IME, it's mostly the statistical information most folks gravitate towards, initially. Everyone wants the Dragonmarks and maybe the idea of belonging to a House/faction, but no one actually cares which house is the oldest or what the internal sub-factions are. The halfling wizard wants to cast cure wounds to back up the cleric, but doesn't care about the fluff around why Jorasco is so adamant that you must pay/charge for the service. Players think it's cool to be able to play pseudo-lycanthropes (shifters) and/or Paladins that favor long bows, but don't want to deal with the fluff around the distrust between the two groups.
You generally get lucky with a few things. The whole table embraces that the Valenar warrior is scary, potentially untrustworthy, and driven by glory even if they don't particularly care about the ancestor worship or other historic aspects. The Phiarlan agent plays up his role as an artist who just happens to be resourceful -- and never actually admits to being a member of the house, let alone Dragonmarked.
I mean, I"ve had those players, but at every table with them I've also had players who, given the opportunity, read most of the player's guide before making a character, and that character has bonds and allies and enemies and strong opinions about who should have won the Last War, and who probably caused The Mourning, and whether Breland still needs a King, and whether the Houses have too much power, and...etc.
Or, they make a Tairnadal elf who literally couldn't care less about any of that, because her whole purpose in life is to do right by her namesake, and her people, and she's too busy trying desperately to not give in to her inexplicable need to teach her fingers to dance the strings of a lute. It's impossible! Her ancestor never played a damn lute! She didn't even like musicians!
ANd meanwhile, and these are my favorite kind of players, another player has made her twin brother, a warlock whose namesake is literally in his head, whispering secrets to him. At first, he was ecstatic, but recently he has begun to fear that his namesake has gone mad, or been corrupted somehow, and he feels that he is slowly losing control of himself, losing himself to the long dead elf for which he was named. He can't ask the elders for help! What if they call him Traitor, ungrateful cur! Surely, he should be honored for his revered ancestor to choose him in this way, right? Right!?
But sure, you also get those players who just want to make Jack the Halfling thief, and never really even remember much about recurring NPCs.
It's jst not my experience that they outnumber the other kids.
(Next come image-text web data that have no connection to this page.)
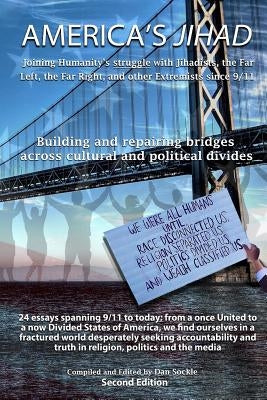 America's Jihad: Joining Humanity's struggle with Jihadists, the Far Left, the Far Right, and other Extremists since 9/11 by Sockle, Dan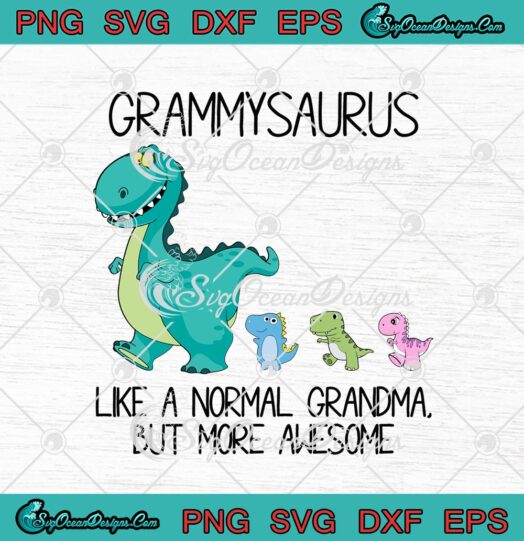 Grammysaurus Like A Normal Grandma But More Awesome Mothers Day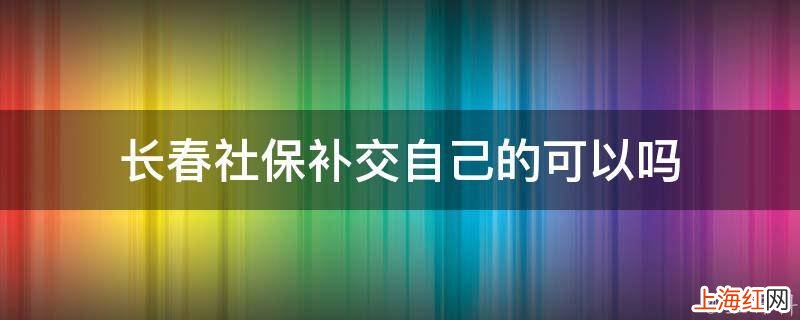 长春社保补交自己的可以吗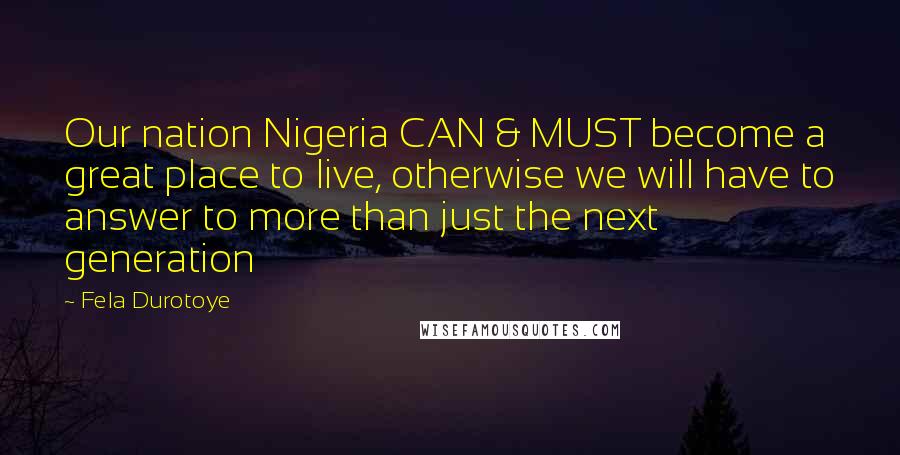 Fela Durotoye Quotes: Our nation Nigeria CAN & MUST become a great place to live, otherwise we will have to answer to more than just the next generation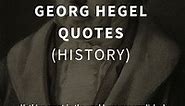 28 Most Famous Georg Hegel Quotes (HISTORY)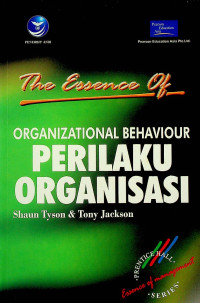 Image of The Essence of ORGANIZATIONAL BEHAVIOUR = PERILAKU ORGANISASI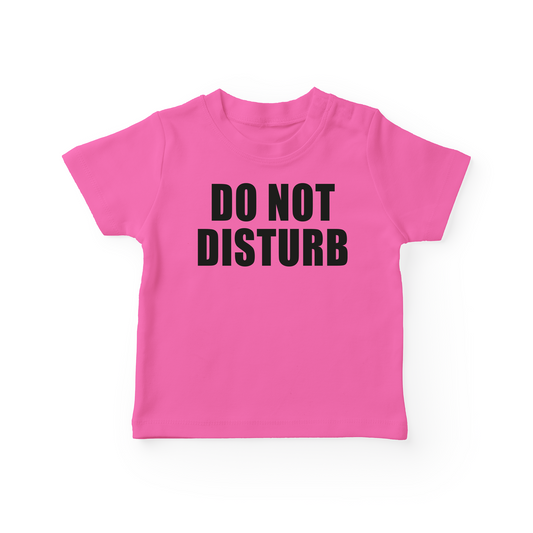 Do Not Disturb Baby Tee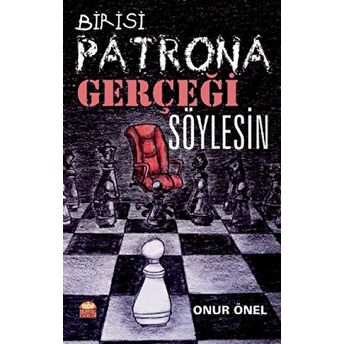 Birisi Patrona Gerçeği Söylesin Onur Önel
I agree that you can't predict the players, though. Which is a big part of why I like getting player buy in when creating a setting. I ask questions about what kind of characters they have been wanting to play, give them an overview of the setting/campaign, and they ask me questions, make suggestions, ask "What if my character comes from a place like [description], and that "q&a" process helps build the world or campaign.
I generally don't make big changes to the world to accommodate a character concept, unless it's
purely or mostly additive (can there be lizard people? Sure, I can find a place for that),
doesn't contradict the setting (is faith rewarded with supernatural ability/is there magic? No, it's a science fiction based setting, but there is some psionic stuff, and we can work out some manner of benefit your character has because of their faith*)
and isn't a huge amount of work to fit in.
If we had fewer campaigns, or if we tended to play really long campaigns, I'd be more willing to make big changes, but the desire to play something like a 4e avenger can wait till we play the next campaign, which won't be a no-magic, low-psionics Alternaty game. Obviously, if the group wasn't interested in such a game, we wouldn't even get that far, we'd be playing something else entirely.
*that one was actually my character, but still a good example of how our group works. Ended up, he had some mental defenses stuff and clarity of mind type stuff that was a result of his faith/meditative practices. He could basically do the Sherlock Holmes deduction thing, and effectively see what had happened in a place, or to a person, etc.